- Excerpted text:
▼
What do you do when people favor your ideas but your party is shut out of government? That’s the dilemma faced by the far right in the Netherlands. The Party for Freedom (PVV), led by Geert Wilders, settled for second place in the national election held in March. Forum for Democracy (FVD), a new far-right party founded by Dutch public intellectual Thierry Baudet, arrived in parliament by winning two seats.
Dutch elections do not typically draw global attention. But after Brexit and Trump, the Netherlands was considered a bellwether for the future of populism. There was a real chance the Dutch might make Geert Wilders their new prime minister. In the end, however, the People’s Party for Freedom and Democracy, led by incumbent Prime Minister Mark Rutte, got the most votes. The global mainstream media and political elite were quick to call this a “defeat” for Wilders and for populism. But is it?
The Netherlands uses a proportional-representation voting system. This means that results are more complex to understand than a simple winner-loser dichotomy. The Dutch ballot this year featured 28 parties, and when we consider how each of them fared, the inescapable conclusion is that opposition to Muslim mass immigration and skepticism about Dutch membership in the European Union and the euro won the election. These are ideas that Wilders has been pushing for years and Baudet has recently started echoing.
One of the biggest winners in the election was the Christian Democratic Appeal party. They picked up six seats after they added some of Wilders’s ideas to their platform. Prime Minister Rutte’s party lost eight seats, but they hung on to their top spot mainly because Rutte shifted his rhetoric sharply to the right by starting to talk tough about immigrants: If they don’t like Dutch values, they should leave. Labor lost 29 seats, the worst defeat of any political party in Dutch history. They embraced globalization and immigration, and thus lost touch with their traditional base of blue-collar voters who see those things not as mere political bullet points but as threats to their jobs and communities.
How can the PVV and FVD translate the popularity of their ideas into more votes in the next election? Each faces a different challenge. Wilders’s PVV has proved to be a highly effective opposition party. But now Wilders needs to convince Dutch voters that the PVV can also be a governing party. By contrast, the FVD, with two parliamentary seats, needs to establish itself on the political landscape.
▲
[Caption-style text data]
▼
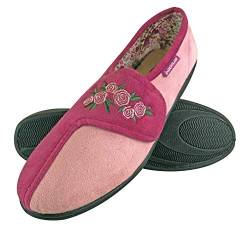 Dunlop - Damen Memory Foam Frottee Hausschuhe Klettverschluss mit Blumen für Senioren (37 EU, Dusky Pink) von DUNLOP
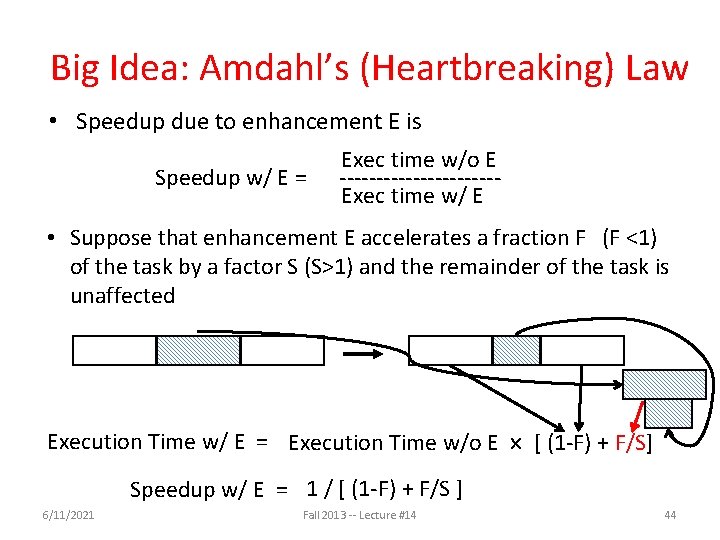 Big Idea: Amdahl’s (Heartbreaking) Law • Speedup due to enhancement E is Speedup w/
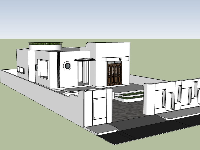 Model sketchup nhà 1 tầng mái bằng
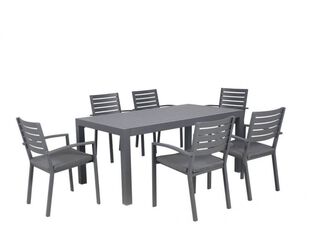 Boston-Jette 7 Piece Slatted Dining - Gunmetal Grey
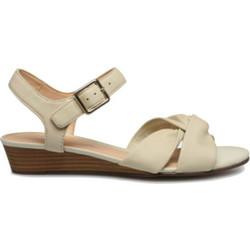 Clarks Καλοκαιρινές Γυναικείες Πλατφόρμες Χαμηλές Δερμάτινες Μπεζ 26150191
▲
- Task 1:
Reproduce the text on the Dutch far right word for word, in full.
- Task 2:
Transcribe every one of the image caption entries precisely as they appear, leaving the pictures out of your answer.
The text and the entries were taken from separate sources.

- Your response 1:
What do you do when people favor your ideas but your party is shut out of government? That’s the dilemma faced by the far right in the Netherlands. The Party for Freedom (PVV), led by Geert Wilders, settled for second place in the national election held in March. Forum for Democracy (FVD), a new far-right party founded by Dutch public intellectual Thierry Baudet, arrived in parliament by winning two seats.
Dutch elections do not typically draw global attention. But after Brexit and Trump, the Netherlands was considered a bellwether for the future of populism. There was a real chance the Dutch might make Geert Wilders their new prime minister. In the end, however, the People’s Party for Freedom and Democracy, led by incumbent Prime Minister Mark Rutte, got the most votes. The global mainstream media and political elite were quick to call this a “defeat” for Wilders and for populism. But is it?
The Netherlands uses a proportional-representation voting system. This means that results are more complex to understand than a simple winner-loser dichotomy. The Dutch ballot this year featured 28 parties, and when we consider how each of them fared, the inescapable conclusion is that opposition to Muslim mass immigration and skepticism about Dutch membership in the European Union and the euro won the election. These are ideas that Wilders has been pushing for years and Baudet has recently started echoing.
One of the biggest winners in the election was the Christian Democratic Appeal party. They picked up six seats after they added some of Wilders’s ideas to their platform. Prime Minister Rutte’s party lost eight seats, but they hung on to their top spot mainly because Rutte shifted his rhetoric sharply to the right by starting to talk tough about immigrants: If they don’t like Dutch values, they should leave. Labor lost 29 seats, the worst defeat of any political party in Dutch history. They embraced globalization and immigration, and thus lost touch with their traditional base of blue-collar voters who see those things not as mere political bullet points but as threats to their jobs and communities.
How can the PVV and FVD translate the popularity of their ideas into more votes in the next election? Each faces a different challenge. Wilders’s PVV has proved to be a highly effective opposition party. But now Wilders needs to convince Dutch voters that the PVV can also be a governing party. By contrast, the FVD, with two parliamentary seats, needs to establish itself on the political landscape.

- Your response 2:
 Dunlop - Damen Memory Foam Frottee Hausschuhe Klettverschluss mit Blumen für Senioren (37 EU, Dusky Pink) von DUNLOP
 Big Idea: Amdahl’s (Heartbreaking) Law • Speedup due to enhancement E is Speedup w/
 Model sketchup nhà 1 tầng mái bằng
 Boston-Jette 7 Piece Slatted Dining - Gunmetal Grey
 Clarks Καλοκαιρινές Γυναικείες Πλατφόρμες Χαμηλές Δερμάτινες Μπεζ 26150191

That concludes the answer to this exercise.